Dizem que todos tem segredos dos quais não se orgulham e por toda a vida se esforçam em mantê-los guardados, bem no íntimo, como um cofre trancado a sete chaves. Esse turbilhão de recordações e sentimentos fazem com que a mente não pare, que se transforme constantemente e que nunca, nunca permaneça de um jeito simples e calmo.

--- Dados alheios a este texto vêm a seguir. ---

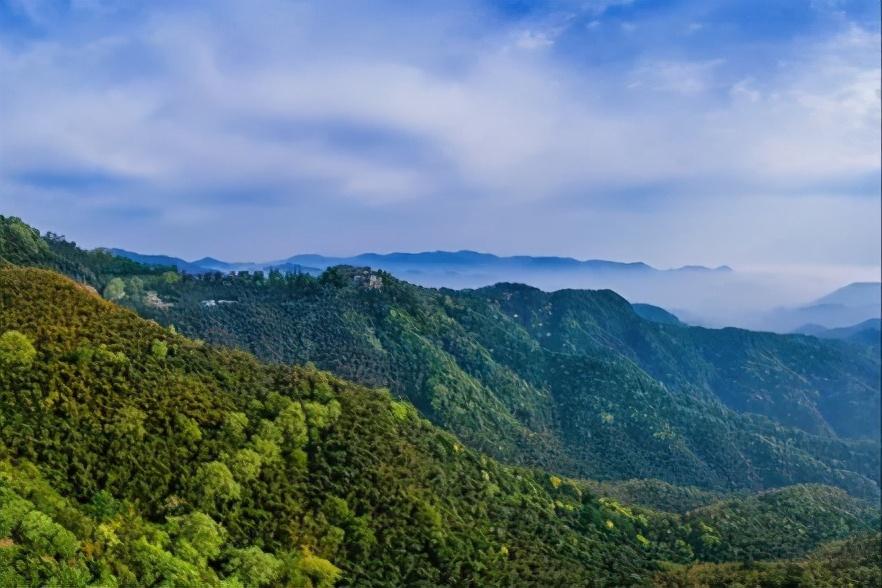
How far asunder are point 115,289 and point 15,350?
197 feet

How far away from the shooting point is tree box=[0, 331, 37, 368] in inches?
1508

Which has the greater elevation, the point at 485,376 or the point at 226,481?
the point at 226,481

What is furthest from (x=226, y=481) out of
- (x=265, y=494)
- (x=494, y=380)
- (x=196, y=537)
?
(x=494, y=380)

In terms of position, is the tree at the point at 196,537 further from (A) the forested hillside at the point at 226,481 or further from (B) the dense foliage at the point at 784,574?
(B) the dense foliage at the point at 784,574

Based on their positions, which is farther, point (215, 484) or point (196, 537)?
point (215, 484)

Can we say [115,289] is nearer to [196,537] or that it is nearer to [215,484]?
[215,484]

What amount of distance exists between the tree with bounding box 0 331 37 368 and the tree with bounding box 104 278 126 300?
55893 mm

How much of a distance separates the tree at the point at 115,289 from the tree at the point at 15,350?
55.9m

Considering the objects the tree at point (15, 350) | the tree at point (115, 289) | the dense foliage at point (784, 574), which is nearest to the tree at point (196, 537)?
the tree at point (15, 350)

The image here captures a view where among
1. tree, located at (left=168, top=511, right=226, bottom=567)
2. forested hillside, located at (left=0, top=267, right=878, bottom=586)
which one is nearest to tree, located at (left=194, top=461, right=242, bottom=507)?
forested hillside, located at (left=0, top=267, right=878, bottom=586)

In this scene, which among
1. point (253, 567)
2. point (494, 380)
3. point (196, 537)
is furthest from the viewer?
point (494, 380)

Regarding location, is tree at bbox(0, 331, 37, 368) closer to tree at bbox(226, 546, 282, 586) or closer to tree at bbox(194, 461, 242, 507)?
tree at bbox(194, 461, 242, 507)

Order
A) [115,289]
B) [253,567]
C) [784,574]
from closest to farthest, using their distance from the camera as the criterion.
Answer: [253,567], [784,574], [115,289]

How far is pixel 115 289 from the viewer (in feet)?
312
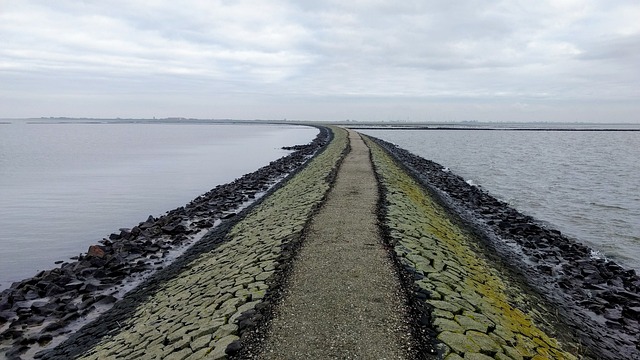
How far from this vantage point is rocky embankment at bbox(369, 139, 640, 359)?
639 cm

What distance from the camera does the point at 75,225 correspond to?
17.8 meters

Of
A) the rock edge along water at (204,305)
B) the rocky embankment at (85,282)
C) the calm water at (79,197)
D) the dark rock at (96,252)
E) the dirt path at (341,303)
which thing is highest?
the dirt path at (341,303)

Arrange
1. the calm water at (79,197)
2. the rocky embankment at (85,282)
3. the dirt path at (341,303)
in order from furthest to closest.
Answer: the calm water at (79,197), the rocky embankment at (85,282), the dirt path at (341,303)

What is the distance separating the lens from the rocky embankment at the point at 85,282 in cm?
844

Porém, há alguém que faz com que de tanta agitação surjam fortes feixes de calmaria, inexplicáveis, incompreensíveis, inimagináveis. Em um segundo tudo se mexe, se contorce, se retorce, se destrói, já em outro tudo volta ao lugar, se reforma, se conserta, se torna lindo como deveria ser. Estranho entender a razão ou que tipo de força torna essa calmaria possível, estranho tentar compreender algo de que se tenta fugir. Estranho saber que te olhar acalma todo o meu oceano. Incrível pensar que a Lua não pode fazer nada se você está por perto. Perfeito saber que posso ser uma morada segura se você quiser se mudar pra cá.